(Stored data entries)

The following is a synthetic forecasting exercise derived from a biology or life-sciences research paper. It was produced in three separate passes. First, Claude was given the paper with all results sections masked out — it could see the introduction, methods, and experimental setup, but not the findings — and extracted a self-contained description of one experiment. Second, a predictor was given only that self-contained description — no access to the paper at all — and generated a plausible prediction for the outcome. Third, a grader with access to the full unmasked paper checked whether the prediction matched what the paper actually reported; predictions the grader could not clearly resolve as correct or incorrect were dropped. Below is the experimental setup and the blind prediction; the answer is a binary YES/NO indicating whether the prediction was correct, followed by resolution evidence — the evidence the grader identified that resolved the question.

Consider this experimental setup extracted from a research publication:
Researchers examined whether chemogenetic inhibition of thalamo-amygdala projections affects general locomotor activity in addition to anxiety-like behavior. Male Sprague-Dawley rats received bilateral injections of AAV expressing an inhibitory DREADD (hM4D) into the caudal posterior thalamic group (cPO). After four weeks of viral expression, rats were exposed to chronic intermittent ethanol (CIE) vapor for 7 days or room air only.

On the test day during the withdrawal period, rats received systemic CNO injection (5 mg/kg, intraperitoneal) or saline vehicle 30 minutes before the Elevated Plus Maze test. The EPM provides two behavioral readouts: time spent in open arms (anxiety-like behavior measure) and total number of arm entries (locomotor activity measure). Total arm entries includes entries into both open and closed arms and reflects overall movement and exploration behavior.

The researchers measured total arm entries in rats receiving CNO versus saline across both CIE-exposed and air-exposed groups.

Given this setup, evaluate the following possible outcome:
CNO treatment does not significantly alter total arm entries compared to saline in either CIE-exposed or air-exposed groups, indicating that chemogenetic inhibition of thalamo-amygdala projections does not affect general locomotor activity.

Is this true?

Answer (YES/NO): YES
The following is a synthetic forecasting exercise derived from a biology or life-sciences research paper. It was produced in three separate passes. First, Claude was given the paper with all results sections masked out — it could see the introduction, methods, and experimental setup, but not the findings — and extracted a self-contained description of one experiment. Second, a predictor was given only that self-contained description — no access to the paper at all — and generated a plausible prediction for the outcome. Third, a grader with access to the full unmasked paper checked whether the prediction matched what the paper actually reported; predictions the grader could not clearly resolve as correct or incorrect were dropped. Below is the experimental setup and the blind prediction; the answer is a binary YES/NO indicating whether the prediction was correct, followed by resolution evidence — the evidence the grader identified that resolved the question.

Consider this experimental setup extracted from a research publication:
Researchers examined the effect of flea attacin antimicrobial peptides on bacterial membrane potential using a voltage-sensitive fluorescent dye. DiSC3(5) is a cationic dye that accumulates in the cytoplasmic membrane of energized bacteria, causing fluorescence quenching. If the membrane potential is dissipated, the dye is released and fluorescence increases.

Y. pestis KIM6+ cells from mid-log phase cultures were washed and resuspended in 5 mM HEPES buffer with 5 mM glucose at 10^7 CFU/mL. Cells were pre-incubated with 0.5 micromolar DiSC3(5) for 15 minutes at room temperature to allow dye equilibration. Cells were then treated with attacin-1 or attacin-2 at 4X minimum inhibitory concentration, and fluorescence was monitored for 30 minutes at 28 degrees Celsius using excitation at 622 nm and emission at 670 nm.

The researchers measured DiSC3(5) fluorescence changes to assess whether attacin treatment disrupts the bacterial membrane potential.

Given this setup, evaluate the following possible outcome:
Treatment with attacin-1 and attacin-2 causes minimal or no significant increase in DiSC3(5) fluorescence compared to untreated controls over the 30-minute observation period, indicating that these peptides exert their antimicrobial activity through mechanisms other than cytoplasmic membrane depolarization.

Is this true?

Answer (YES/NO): YES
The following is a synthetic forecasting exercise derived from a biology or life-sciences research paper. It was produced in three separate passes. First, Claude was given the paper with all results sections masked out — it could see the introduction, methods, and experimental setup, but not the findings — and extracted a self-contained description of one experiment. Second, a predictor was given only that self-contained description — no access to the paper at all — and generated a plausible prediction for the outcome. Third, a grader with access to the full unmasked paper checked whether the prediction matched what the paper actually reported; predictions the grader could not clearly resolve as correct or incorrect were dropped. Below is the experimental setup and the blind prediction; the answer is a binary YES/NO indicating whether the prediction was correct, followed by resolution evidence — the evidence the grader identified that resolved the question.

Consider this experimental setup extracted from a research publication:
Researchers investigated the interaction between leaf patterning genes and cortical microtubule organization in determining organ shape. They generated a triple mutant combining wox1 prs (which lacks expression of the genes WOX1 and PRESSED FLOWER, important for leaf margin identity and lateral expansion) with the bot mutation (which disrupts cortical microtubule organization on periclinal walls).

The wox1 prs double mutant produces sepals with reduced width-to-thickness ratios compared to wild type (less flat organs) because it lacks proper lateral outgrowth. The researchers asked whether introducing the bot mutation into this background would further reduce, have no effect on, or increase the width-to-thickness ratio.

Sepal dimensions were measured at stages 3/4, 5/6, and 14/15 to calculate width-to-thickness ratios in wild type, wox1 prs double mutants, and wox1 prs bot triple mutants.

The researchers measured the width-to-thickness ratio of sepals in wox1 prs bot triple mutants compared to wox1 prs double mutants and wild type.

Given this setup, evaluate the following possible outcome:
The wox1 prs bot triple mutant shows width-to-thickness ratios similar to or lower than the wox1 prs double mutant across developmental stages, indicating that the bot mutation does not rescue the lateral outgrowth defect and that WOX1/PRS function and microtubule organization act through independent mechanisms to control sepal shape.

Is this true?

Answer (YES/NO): NO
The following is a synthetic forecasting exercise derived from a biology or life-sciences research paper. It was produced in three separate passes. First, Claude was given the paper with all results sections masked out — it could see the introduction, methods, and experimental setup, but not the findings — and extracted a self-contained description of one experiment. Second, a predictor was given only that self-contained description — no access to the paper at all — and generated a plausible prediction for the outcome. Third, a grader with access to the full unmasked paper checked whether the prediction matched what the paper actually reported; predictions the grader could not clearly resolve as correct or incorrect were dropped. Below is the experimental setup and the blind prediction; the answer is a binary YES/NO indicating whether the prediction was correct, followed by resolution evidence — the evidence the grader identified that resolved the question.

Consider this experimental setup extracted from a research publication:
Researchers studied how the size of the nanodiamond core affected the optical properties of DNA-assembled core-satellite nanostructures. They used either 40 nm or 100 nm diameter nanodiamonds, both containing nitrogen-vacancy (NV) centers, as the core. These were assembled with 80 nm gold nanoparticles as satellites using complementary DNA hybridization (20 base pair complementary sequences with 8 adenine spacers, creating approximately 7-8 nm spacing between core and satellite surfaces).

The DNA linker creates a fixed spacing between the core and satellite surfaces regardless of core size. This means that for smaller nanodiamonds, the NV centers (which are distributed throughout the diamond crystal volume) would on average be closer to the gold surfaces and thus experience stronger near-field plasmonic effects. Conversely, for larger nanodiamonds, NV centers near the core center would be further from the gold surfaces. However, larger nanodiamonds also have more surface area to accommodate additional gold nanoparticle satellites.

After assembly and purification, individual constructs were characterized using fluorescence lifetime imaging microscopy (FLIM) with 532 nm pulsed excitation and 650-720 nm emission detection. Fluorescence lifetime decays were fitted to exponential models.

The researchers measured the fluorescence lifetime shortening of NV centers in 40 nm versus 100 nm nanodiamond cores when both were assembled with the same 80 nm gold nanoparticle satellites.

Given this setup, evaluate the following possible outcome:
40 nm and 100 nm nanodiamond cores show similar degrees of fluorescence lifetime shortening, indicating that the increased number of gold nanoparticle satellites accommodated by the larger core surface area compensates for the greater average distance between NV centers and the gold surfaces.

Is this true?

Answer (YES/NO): NO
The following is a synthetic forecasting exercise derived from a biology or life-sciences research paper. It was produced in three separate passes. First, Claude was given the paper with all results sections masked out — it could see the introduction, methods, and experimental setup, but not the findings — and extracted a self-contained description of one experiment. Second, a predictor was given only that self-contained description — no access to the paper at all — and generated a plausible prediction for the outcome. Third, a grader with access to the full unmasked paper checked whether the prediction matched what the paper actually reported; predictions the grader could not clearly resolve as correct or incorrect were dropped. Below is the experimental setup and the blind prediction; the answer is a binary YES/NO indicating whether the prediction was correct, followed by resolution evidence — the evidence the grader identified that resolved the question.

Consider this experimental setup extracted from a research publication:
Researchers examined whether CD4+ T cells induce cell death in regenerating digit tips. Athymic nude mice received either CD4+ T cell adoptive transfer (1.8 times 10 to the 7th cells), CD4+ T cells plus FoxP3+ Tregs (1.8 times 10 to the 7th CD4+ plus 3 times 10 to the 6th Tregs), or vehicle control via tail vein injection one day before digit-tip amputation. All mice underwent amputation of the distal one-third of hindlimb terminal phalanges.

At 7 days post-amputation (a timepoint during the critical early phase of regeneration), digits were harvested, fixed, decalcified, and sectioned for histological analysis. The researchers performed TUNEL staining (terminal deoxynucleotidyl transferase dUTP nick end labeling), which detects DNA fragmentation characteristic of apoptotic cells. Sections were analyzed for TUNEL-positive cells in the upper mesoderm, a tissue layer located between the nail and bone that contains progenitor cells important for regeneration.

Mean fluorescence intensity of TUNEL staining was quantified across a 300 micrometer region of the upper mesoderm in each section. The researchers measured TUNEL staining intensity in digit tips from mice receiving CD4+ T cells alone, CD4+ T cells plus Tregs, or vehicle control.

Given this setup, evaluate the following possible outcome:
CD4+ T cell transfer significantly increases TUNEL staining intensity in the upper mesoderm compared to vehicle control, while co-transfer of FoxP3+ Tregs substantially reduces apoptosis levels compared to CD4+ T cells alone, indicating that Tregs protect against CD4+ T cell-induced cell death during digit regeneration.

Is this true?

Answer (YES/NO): YES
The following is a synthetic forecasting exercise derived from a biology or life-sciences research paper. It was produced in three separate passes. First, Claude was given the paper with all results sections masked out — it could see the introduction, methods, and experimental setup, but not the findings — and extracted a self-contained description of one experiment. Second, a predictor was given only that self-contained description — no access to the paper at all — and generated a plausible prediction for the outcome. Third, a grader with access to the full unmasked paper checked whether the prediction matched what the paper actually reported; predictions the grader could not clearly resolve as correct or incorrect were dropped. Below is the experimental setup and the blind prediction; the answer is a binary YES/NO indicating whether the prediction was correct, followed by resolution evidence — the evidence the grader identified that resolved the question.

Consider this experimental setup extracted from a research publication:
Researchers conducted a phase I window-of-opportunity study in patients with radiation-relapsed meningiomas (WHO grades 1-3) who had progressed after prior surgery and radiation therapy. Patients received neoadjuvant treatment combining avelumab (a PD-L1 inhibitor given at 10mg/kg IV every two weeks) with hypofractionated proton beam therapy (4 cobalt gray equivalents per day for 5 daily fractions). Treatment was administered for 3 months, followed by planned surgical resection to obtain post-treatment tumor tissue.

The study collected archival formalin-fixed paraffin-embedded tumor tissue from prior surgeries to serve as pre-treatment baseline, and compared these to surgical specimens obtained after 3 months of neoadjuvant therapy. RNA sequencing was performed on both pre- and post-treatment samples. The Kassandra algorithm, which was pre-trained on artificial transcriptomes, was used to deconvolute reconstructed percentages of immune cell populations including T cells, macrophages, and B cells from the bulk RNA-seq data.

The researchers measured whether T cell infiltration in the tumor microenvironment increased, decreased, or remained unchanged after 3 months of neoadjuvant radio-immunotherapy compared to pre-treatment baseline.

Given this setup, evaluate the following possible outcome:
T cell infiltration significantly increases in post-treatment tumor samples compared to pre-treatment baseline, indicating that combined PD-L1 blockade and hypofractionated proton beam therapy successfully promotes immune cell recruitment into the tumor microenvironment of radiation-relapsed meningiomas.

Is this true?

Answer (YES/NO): NO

WHAT TO PRODUCE: Extract every line of the records above that contains the word "versus".

TASK RESULT:
The researchers measured total arm entries in rats receiving CNO versus saline across both CIE-exposed and air-exposed groups.
The researchers measured the fluorescence lifetime shortening of NV centers in 40 nm versus 100 nm nanodiamond cores when both were assembled with the same 80 nm gold nanoparticle satellites.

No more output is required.